Let $L_0 = \{ \langle M, w, 0 \rangle \mid M \text{ halts on } w\}$ and $L_1 = \{\langle M, w, 1\rangle \mid M \text{ does not halt on } w\}$. In $\langle M,w,i \rangle$, the $i$ indicates a specific bit such as $0$ for language $L_0$ and $1$ for language $L_1$.
I want to prove that $L = L_0 \cup L_1$ is unrecognizable and so is $\overline{L}$.
I think: the halting problem $\{\langle M,x \rangle \mid M \text{ halts on input } x \}$ is recognizable, that is, given a machine $M$ and a string $w$, I can always get acceptance if $M$ stops on $w$ by simply running it.
Assume that $L_0$ and $L_1$ are recognizable, that is, there are machines $M_0$ and $M_1$ such that $M_0$ accepts $x \in L_0$ and halts, $M_1$ accepts $x \in L_1$ and halts. Then to recognize $x \in L_0 \cup L_1$, we can have a hypothetical $M_\cup$ that can recognize (not decide) $L_0 \cup L_1$:
- we can run $\langle M, w, 0 \rangle \in L_0$ on $M_0$
- and $ \langle M, w, 1 \rangle \in L_1$ on $M_1$
So:
- If $M_0$ stops we know $M$ halts on $w$ and
- if $M_1$ stops we know $M$ does not halt on $w$
(Note that any $x \not \in L_0 \cup L_1$ will lead to divergence on these two machines. That’s why $M_\cup$ can only recognize $L_0 \cup L_1$ and cannot decide.)

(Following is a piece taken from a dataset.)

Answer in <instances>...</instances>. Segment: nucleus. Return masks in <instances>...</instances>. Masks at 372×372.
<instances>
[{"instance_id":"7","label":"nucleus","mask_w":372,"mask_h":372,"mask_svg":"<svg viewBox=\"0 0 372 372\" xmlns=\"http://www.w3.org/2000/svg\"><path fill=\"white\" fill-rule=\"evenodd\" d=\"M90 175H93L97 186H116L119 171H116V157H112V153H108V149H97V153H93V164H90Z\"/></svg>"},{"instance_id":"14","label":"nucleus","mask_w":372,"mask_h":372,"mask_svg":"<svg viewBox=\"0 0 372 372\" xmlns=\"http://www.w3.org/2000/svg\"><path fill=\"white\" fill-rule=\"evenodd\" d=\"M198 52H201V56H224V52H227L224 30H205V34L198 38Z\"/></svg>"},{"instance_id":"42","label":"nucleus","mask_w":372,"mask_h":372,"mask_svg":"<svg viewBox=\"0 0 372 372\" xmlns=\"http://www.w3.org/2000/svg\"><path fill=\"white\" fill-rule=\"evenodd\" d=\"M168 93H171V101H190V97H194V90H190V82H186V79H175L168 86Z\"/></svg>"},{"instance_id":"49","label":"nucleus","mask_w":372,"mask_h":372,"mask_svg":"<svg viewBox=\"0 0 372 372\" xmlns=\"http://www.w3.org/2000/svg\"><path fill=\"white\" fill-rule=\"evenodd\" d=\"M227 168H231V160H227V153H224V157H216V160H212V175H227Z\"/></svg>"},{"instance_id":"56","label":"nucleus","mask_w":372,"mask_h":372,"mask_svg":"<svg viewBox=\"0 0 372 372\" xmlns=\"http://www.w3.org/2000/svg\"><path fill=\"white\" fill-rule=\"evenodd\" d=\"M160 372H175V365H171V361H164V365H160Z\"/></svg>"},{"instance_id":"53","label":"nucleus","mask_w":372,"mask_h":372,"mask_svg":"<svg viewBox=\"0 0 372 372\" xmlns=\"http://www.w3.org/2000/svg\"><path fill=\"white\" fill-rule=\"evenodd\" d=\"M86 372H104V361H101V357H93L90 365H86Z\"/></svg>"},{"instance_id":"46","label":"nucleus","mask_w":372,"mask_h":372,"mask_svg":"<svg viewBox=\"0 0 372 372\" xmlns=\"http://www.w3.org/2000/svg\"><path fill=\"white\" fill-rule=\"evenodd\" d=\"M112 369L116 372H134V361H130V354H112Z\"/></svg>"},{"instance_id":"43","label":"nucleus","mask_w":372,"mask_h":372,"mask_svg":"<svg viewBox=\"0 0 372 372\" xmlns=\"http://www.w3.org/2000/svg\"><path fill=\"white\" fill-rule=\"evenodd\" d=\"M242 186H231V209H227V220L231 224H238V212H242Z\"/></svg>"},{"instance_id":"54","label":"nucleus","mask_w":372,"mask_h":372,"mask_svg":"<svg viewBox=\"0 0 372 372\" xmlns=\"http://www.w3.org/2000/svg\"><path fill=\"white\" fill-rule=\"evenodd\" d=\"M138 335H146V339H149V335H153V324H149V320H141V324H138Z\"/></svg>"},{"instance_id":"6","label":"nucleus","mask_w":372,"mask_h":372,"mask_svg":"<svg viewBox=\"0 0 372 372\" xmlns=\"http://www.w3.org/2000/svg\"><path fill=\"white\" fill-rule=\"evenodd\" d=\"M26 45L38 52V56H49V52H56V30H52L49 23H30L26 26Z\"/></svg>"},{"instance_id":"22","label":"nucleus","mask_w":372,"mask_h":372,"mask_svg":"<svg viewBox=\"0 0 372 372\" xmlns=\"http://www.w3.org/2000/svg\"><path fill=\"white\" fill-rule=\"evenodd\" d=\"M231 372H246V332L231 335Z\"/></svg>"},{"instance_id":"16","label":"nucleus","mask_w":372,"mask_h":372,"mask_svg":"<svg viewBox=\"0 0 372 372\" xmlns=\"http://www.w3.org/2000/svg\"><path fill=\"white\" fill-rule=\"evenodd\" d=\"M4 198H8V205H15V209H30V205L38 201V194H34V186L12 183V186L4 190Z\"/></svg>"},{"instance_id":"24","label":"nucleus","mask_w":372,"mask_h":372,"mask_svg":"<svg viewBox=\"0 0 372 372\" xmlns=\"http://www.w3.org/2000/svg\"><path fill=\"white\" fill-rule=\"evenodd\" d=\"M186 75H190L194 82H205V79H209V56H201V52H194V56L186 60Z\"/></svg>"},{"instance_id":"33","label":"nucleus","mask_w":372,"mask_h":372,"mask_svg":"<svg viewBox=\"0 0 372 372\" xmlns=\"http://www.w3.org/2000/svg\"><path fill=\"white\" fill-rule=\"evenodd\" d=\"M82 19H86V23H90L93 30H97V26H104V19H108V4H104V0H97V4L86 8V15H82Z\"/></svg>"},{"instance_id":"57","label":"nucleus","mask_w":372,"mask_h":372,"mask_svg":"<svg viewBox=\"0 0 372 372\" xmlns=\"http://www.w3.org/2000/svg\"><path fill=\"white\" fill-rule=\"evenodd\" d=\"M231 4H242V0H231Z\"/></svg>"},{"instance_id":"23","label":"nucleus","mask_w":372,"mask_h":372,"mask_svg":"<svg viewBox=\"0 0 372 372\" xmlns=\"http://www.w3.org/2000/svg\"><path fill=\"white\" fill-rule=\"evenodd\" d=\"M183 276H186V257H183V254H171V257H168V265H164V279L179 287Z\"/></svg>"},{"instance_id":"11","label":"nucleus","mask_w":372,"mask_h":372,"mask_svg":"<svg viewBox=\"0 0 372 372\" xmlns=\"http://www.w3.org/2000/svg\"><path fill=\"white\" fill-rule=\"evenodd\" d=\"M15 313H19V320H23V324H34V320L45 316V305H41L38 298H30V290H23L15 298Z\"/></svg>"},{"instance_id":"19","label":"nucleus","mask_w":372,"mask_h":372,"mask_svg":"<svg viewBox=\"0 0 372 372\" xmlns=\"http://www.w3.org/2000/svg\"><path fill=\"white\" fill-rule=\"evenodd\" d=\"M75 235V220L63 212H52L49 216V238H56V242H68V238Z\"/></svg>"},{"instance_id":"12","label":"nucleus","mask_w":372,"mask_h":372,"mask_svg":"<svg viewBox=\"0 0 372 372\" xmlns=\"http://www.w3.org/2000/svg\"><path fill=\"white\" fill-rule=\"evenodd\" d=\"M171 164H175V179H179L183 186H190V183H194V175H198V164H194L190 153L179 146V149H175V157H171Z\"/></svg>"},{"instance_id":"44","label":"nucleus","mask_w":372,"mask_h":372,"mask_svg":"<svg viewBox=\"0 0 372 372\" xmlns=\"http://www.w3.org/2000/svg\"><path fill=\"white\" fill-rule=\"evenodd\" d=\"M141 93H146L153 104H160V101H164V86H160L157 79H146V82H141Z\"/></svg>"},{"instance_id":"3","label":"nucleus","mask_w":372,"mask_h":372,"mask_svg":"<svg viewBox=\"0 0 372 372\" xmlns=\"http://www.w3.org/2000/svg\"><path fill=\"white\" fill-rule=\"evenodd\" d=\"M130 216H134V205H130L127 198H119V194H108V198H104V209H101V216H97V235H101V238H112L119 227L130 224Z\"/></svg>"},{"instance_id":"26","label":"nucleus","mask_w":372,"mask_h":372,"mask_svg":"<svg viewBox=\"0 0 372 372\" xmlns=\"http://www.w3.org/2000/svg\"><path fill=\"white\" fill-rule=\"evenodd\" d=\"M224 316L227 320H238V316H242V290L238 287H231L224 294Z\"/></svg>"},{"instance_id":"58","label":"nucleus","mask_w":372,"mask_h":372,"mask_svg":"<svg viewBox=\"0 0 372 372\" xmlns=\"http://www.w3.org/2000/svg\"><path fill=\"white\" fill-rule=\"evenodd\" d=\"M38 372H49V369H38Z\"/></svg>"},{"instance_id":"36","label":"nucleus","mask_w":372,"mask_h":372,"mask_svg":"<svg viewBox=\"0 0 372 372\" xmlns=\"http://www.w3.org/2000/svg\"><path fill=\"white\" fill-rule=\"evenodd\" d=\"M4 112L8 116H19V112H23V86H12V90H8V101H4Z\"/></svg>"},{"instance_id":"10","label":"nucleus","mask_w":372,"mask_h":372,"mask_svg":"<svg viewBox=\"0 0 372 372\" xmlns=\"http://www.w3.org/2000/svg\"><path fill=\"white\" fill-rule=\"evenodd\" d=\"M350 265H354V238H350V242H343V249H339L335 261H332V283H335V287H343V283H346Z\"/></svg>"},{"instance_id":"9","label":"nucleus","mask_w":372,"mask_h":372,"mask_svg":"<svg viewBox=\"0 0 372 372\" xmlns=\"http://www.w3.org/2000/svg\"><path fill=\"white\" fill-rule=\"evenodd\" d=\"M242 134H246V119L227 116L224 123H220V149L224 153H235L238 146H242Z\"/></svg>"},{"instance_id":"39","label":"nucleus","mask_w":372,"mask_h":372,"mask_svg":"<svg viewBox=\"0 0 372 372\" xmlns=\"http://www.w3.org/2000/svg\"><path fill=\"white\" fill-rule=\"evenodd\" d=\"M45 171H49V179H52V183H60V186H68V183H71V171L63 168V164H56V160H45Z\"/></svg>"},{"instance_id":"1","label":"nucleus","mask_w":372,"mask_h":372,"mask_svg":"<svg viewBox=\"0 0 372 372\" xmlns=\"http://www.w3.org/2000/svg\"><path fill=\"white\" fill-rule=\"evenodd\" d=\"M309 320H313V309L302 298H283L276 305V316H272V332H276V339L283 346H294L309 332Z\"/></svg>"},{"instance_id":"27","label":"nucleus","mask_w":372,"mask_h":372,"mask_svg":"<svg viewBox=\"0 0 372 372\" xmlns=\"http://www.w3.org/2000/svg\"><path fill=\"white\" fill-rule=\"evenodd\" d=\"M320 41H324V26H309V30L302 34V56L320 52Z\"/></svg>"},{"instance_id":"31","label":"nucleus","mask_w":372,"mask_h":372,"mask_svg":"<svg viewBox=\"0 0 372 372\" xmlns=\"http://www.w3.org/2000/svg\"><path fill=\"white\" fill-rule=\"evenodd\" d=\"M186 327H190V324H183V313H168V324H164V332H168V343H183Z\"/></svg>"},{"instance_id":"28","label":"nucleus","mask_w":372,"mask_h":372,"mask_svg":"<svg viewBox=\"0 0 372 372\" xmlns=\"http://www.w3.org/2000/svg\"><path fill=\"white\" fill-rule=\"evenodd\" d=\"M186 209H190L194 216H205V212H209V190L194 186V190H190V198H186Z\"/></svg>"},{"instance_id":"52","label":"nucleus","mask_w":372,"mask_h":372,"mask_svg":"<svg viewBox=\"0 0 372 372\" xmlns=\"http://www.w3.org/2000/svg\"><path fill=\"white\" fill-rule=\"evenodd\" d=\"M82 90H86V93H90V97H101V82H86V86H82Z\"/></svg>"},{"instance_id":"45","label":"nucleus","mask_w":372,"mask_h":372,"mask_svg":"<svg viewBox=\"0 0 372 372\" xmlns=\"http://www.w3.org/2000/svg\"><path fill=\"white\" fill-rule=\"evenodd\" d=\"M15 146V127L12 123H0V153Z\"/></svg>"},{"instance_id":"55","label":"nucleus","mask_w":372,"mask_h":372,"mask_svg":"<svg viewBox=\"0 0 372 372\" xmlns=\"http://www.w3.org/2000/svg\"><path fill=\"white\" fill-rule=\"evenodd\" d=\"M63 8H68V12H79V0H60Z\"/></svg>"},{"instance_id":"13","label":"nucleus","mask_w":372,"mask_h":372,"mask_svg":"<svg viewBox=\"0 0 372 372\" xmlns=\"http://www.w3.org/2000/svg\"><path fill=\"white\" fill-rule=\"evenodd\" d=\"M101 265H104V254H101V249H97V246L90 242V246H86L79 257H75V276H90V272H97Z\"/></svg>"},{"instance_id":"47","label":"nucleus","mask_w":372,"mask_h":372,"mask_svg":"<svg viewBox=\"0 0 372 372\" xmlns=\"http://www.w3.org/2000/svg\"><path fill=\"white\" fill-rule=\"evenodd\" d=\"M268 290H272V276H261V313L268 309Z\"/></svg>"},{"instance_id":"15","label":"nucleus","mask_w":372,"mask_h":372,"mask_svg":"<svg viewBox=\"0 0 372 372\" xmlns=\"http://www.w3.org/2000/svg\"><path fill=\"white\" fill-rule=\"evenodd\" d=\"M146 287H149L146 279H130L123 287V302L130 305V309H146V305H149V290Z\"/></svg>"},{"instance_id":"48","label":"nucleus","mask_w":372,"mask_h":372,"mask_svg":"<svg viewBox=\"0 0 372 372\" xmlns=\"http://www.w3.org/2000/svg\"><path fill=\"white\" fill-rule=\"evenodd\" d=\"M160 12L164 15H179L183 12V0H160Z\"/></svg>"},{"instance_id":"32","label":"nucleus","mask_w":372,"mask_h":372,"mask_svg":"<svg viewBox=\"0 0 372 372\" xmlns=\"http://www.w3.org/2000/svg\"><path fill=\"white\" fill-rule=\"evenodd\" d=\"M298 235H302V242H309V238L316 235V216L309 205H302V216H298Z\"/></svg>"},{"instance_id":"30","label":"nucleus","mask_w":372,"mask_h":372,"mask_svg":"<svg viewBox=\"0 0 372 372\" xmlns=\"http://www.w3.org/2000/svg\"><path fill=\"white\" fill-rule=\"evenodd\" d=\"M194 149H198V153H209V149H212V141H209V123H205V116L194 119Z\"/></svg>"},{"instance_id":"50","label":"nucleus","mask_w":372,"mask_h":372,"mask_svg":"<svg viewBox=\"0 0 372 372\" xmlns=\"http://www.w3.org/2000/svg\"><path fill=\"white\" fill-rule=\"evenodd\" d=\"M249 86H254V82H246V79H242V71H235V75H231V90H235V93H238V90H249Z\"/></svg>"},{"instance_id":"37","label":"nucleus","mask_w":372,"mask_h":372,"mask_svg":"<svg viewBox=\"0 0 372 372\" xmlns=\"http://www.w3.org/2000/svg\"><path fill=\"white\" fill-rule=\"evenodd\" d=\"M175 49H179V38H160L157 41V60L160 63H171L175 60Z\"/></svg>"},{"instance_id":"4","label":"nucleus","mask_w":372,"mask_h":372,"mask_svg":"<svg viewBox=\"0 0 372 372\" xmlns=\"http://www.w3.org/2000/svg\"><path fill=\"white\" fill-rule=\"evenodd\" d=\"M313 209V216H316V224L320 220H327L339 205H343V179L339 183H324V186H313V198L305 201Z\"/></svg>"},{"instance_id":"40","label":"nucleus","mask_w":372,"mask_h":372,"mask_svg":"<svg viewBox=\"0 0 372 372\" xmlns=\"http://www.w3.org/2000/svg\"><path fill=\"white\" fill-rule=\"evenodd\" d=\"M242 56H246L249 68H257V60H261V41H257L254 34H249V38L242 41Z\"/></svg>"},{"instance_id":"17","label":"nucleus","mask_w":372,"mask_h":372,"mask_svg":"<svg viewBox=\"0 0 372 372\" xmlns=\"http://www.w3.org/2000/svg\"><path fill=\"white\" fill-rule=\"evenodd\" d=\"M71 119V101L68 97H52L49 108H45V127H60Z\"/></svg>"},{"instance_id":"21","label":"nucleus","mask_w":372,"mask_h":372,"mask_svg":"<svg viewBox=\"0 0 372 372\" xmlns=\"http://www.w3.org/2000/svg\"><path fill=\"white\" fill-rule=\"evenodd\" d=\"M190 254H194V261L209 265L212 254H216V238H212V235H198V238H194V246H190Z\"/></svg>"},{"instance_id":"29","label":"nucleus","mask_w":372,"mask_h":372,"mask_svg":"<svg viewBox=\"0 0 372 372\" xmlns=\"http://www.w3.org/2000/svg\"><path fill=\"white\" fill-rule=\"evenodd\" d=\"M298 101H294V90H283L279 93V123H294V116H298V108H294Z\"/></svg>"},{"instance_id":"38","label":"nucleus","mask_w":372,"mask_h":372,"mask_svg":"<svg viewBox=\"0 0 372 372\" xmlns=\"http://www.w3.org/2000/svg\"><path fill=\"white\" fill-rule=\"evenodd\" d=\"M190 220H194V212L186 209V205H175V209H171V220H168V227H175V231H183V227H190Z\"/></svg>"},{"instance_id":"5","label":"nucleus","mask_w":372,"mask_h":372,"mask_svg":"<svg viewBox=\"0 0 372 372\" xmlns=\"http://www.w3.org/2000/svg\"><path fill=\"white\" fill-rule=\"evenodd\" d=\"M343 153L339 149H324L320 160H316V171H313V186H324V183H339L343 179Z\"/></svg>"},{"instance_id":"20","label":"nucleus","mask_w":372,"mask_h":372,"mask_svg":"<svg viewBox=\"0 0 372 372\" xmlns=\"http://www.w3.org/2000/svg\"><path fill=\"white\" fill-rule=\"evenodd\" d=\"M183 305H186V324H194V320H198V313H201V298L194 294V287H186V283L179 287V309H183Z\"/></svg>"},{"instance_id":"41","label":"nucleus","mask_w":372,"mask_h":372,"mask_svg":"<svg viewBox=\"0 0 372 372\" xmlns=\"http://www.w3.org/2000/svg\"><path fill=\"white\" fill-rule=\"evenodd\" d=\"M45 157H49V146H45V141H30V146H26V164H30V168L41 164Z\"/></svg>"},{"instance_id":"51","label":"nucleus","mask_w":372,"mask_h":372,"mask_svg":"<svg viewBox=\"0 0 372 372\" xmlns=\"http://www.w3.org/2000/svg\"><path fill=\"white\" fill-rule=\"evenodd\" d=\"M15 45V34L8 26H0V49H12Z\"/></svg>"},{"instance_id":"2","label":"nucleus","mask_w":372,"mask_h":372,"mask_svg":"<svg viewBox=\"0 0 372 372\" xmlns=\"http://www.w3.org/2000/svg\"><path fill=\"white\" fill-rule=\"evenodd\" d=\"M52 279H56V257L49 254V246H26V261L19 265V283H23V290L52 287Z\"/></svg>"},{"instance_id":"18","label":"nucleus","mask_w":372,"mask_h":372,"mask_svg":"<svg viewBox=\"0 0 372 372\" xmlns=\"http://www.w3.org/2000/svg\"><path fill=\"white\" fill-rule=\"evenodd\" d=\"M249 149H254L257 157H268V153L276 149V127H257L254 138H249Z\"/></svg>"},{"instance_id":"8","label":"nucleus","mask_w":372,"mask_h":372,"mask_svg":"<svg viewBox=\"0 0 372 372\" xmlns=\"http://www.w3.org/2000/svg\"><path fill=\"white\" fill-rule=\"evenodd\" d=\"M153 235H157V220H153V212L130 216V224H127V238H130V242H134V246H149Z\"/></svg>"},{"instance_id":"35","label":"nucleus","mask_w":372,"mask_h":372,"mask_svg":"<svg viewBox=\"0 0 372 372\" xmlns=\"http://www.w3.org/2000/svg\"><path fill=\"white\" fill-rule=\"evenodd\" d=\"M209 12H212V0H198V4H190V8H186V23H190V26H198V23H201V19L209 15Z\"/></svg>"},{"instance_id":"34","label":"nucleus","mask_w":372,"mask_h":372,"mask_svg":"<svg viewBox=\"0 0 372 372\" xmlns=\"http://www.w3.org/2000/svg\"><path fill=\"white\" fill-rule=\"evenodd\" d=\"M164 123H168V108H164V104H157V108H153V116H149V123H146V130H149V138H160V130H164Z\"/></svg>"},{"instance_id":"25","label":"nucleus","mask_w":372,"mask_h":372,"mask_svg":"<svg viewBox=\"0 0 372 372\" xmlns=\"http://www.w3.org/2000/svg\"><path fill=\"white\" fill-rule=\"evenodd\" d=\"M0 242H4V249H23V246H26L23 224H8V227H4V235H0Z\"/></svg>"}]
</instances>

Thus we have solved the halting problem: for any $M$ and $w$, $M_\cup$ will accept and halt for both
- $M$ halts on $w$
- $M$ does not halt on $w$
This is a contradiction (halting problem is undecidable) and so both $M_0$ and $M_1$ cannot exist simultaneously. This proves that $L = L_0 \cup L_1$ is not recognizable.
For the $\overline{L}$ case: $\overline{L} = \overline{L_0} \cap \overline{L_1}$. As stated previously, $L_0$ is recognizable and $L_1$ is not recognizable (“no Turing machine can recognize all Turing machines that never halt”: Corollary 2 here).
- $\overline{L_0}$ is not recognizable
- $\overline{L_1}$ is recognizable
- $\implies \overline{L}$ is not recognizable
Is this a valid chain of arguments for this proof?